What is clear to me is this: Miami builds things here and sells them everywhere.
It is an exciting time to be a U.S. manufacturer.
Manufacturers have created over 400,000 jobs over the past 2 years–over 80,000 in the first two months of this year alone.
This is a driving force behind the fact that U.S. businesses have created nearly four million jobs over the past two years.
Manufacturing jobs are good jobs. The facts are clear. Manufacturing jobs are more likely to be full time. They are more likely to have good benefits. And they pay about 12% percent more than other jobs.
That’s the kind of economic security that has built our country over the course of many generations. Today, our goal is to foster a renaissance in American manufacturing.
President Obama gets it. Our tax code is broken. The US has one of the highest statutory corporate tax rates in the world. We haven't changed it since the 1980s. So President Obama proposed lowering the effective tax rate on manufacturers to 25 percent.
That will help us keep and attract more investments here in the U.S. We want more manufacturing facilities to be built here, and we want more jobs to come and stay here.
This is something that Republicans and Democrats in Congress should be able to agree on.
But the topic I want to focus on today is exports. This week, we celebrated the second anniversary of the National Export Initiative. Made in America is stronger than ever.
Over the past two years, U.S. exports increased by one-third. In 2011, we hit an all-time record of $2.1 trillion in U.S. exports.
The best news came on Monday. We released data showing that, from 2009 to 2011, export-supported jobs increased by 1.2 million.
Perhaps more than any city in America, Miami knows the power of exports. The Miami area shows the largest annual trade surplus of any Customs District in the U.S. Miami exports about one-and-a-half times the value of what it imports.
At the Commerce Department, we are helping Miami-area manufacturers continue to increase exports, keep jobs, and create even more. That includes this company, where 100 people work.
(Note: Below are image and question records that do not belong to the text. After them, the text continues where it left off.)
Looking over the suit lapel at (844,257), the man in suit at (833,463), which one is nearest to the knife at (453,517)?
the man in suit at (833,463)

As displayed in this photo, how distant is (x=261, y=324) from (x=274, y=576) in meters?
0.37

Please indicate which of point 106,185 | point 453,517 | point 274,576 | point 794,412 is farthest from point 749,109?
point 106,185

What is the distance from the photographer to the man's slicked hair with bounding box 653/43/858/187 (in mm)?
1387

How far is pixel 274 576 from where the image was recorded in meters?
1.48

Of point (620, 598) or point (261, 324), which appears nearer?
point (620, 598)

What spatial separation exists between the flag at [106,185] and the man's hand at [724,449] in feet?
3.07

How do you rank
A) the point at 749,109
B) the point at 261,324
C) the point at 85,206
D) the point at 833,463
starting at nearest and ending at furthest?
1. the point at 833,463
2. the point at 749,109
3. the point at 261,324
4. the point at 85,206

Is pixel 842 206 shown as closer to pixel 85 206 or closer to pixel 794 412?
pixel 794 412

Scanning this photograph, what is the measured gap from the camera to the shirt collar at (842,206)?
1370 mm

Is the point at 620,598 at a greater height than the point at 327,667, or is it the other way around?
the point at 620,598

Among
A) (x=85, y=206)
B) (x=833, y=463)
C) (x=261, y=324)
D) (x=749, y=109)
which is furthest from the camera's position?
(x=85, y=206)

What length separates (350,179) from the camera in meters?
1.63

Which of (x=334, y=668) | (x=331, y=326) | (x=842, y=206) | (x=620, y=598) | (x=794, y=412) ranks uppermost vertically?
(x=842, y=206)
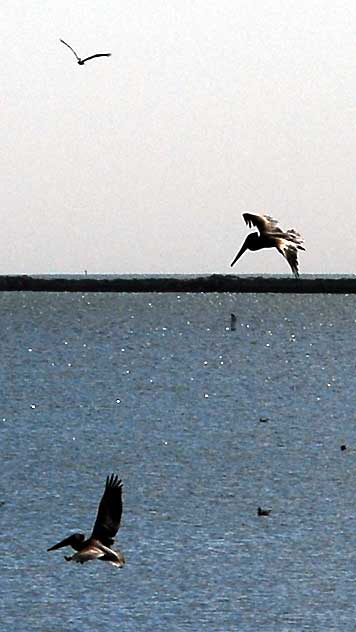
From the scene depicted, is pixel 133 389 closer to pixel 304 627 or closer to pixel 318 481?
Answer: pixel 318 481

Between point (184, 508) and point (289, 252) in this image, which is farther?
point (184, 508)

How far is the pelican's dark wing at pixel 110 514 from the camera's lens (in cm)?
2020

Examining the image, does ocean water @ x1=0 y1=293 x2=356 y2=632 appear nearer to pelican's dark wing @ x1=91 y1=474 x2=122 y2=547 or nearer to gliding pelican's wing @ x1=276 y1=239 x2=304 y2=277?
pelican's dark wing @ x1=91 y1=474 x2=122 y2=547

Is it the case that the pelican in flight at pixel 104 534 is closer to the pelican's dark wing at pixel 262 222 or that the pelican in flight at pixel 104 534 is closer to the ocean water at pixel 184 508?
the pelican's dark wing at pixel 262 222

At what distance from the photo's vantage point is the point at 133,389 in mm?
121500

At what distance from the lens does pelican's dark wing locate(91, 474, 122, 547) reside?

Orders for Pavilion’s pool and patio furniture slowed down in the Recession, so the company reached out to the Commerce Department. They met with our foreign commercial service officers who are helping them enter new markets like the Dominican Republic and China.
We need to make sure that even more American businesses can start or increase exports. We are doing just that. I’m very pleased to say that the U.S.-Korea trade agreement is now in effect.
Korea is the world’s 12th-largest economy. Under the new agreement, about 80 percent of Korea’s tariffs on U.S. industrial products are now dropping to zero. Nothing.
This is America’s most significant trade agreement in nearly two decades. It is estimated to increase U.S. exports by about $11 billion, supporting tens of thousands of American jobs.
In addition, I should note that the Colombia and Panama agreements have also been signed. I know that Pavilion–for example–is working to export to Panama where furniture tariffs will drop to zero in coming years.
This is great news for American businesses, but we can’t let up. We can’t rest on our laurels.
For example, we need to build on the fact that over 1,000 businesses have been on trade missions over the past two years. I’m pleased to say that I will personally be leading an infrastructure-focused mission to India in a week.
I’ll close by saying that some of the metal parts and manufacturing equipment here at Pavilion reminded of a story about Andrew Carnegie, who built the American steel industry.
One day he got a telegram from a plant foreman saying they had broken all production records the previous day.
Carnegie’s response was simple. “What about today?”
That’s the attitude that all of us need to have as we work together to build on the momentum in American manufacturing and exporting. Let’s continue to help businesses find more opportunities. Let’s remove the barriers that get in their way. And let’s help them do what they do best–strengthen our economy and create good jobs.